According to Cooper, his club needed to get back to basics and take care of the business it is supposed to — winning at home against competition it’s expected to beat.
“What’s going with us right now is internal,” Cooper said before Tuesday’s win, the Lightning’s eighth straight at home. “We’ve got to get our game in order. It was great coming out of the (holiday) break and we slipped a little here. We’re playing a team that we have to beat. … We’ve got to look at ourselves in the mirror and concentrate on our game.”
In improving to 16-4-1 at home, his team certainly appeared to heed his message.
Nikita Kucherov scored and set up another as Tampa Bay led 2-0 just 9:05 into the game. When Columbus cut it to 3-2 in the third period, Kucherov and Brayden Point tallied goals six minutes apart to take control and snap the club’s two-game skid.
The Lightning outshot the last-place Metropolitan Division team 46-24, marking the third time they have reached the 40-shot plateau. They jumped on Columbus right away with 21 shots in the first.
“You can’t expect them to play perfect hockey for 82 games,” Cooper said, “but what happened, kind of as that trip went on, the guys know it was unacceptable.”
Steven Stamkos had two assists but is stuck on 498 career goals. The captain has scored just once in his past 11 outings.
With 33 points at home, the Lightning have totaled the second-most points at home in the NHL, trailing only the Boston Bruins’ 41.

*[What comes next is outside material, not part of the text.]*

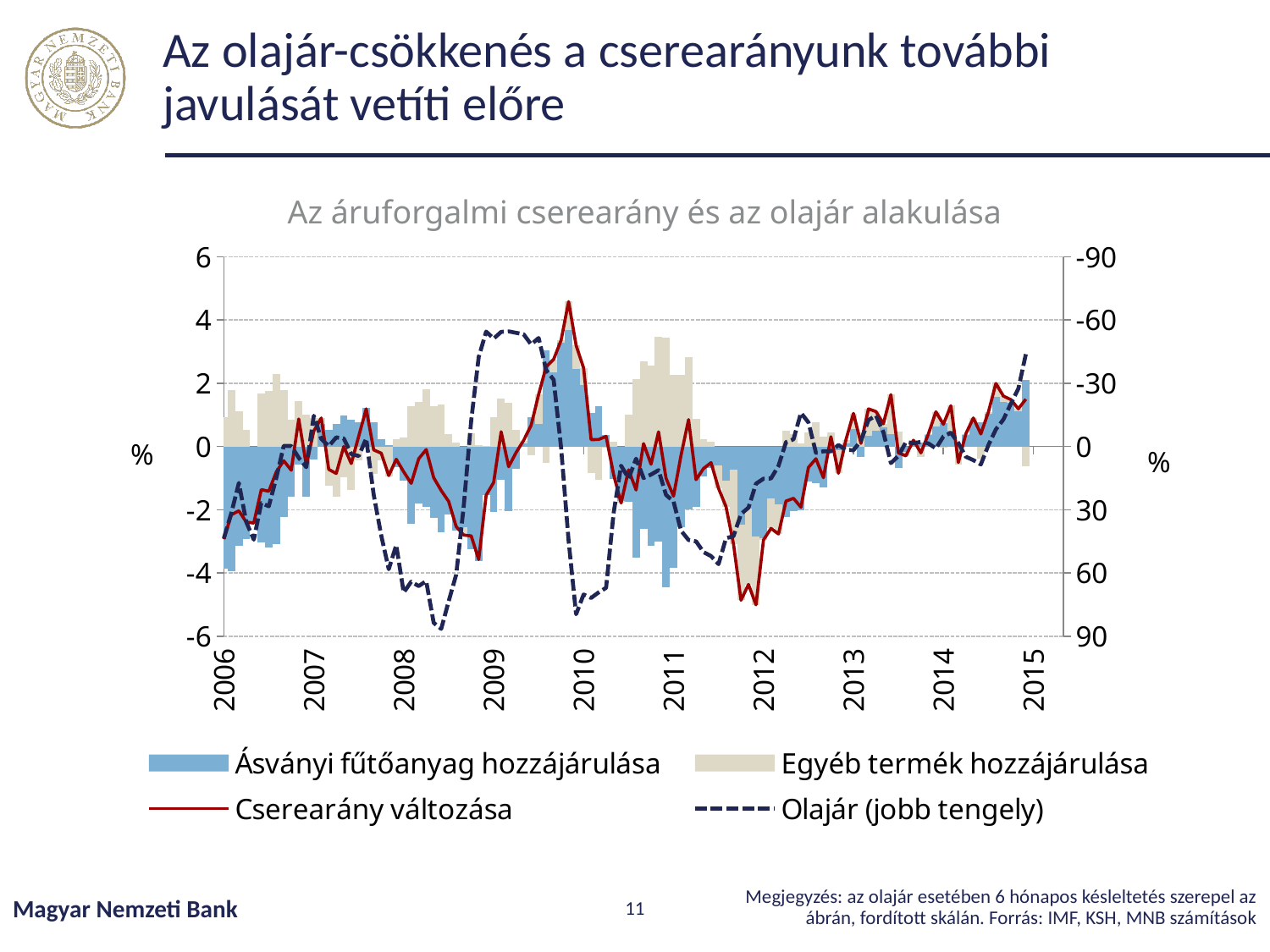
Is the lowest value of the Cserearány változása line around late 2011 greater or less than -4? less Which series is plotted on the right-hand axis? Olajár (jobb tengely) What is the title of the chart? Az áruforgalmi cserearány és az olajár alakulása How many series does the chart's legend list? 4 What kind of chart is this? A combination chart of stacked bars and lines How many years are labelled on the x axis? 10 What is the last year labelled on the x axis? 2015 Is the peak value of the Cserearány változása line in late 2009 greater or less than 2? greater What is the first year labelled on the x axis? 2006 What is the lowest value shown on the right axis (at the top of the chart)? -90 What is the highest value shown on the left axis? 6 Is the Olajár (jobb tengely) line in mid-2008 greater or less than 60 on the right axis? greater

In Pittsburgh for the second of its five-game road trip, Vancouver bolted out to a three-goal lead over the Penguins in the opening 7:05. Conor Garland, Brock Boeser, and Quinn Hughes all tallied, but coach Bruce Boudreau’s group surrendered three goals to Pittsburgh’s top forwards to tie the game after 20 minutes.
During a rally that took less than eight minutes to complete, Evgeni Malkin, Sidney Crosby and Jason Zucker hit the net against Canucks goaltender Spencer Martin. Malkin tallied later and Richard Rakell provided the game-winner on the power play as the Eastern Conference team held on for a 5-4 win.
Boudreau said Vancouver’s start may have led to his squad sitting back some.
“We got the lead, and anytime you jump out to an early lead like that, you kind of relax a little bit,” Boudreau said after his team allowed 20 shots in the first period. “Once they caught fire, they were pretty dangerous the rest of the period.”
The Canucks, who have lost four straight against Tampa Bay, went 0-for-5 on the power play and are ranked 11th overall. They have yielded a league-high nine short-handed markers.
“They scored on the power play, (and) we didn’t get a power-play goal. Those are the couple little things that make a difference in a game,” Boeser said.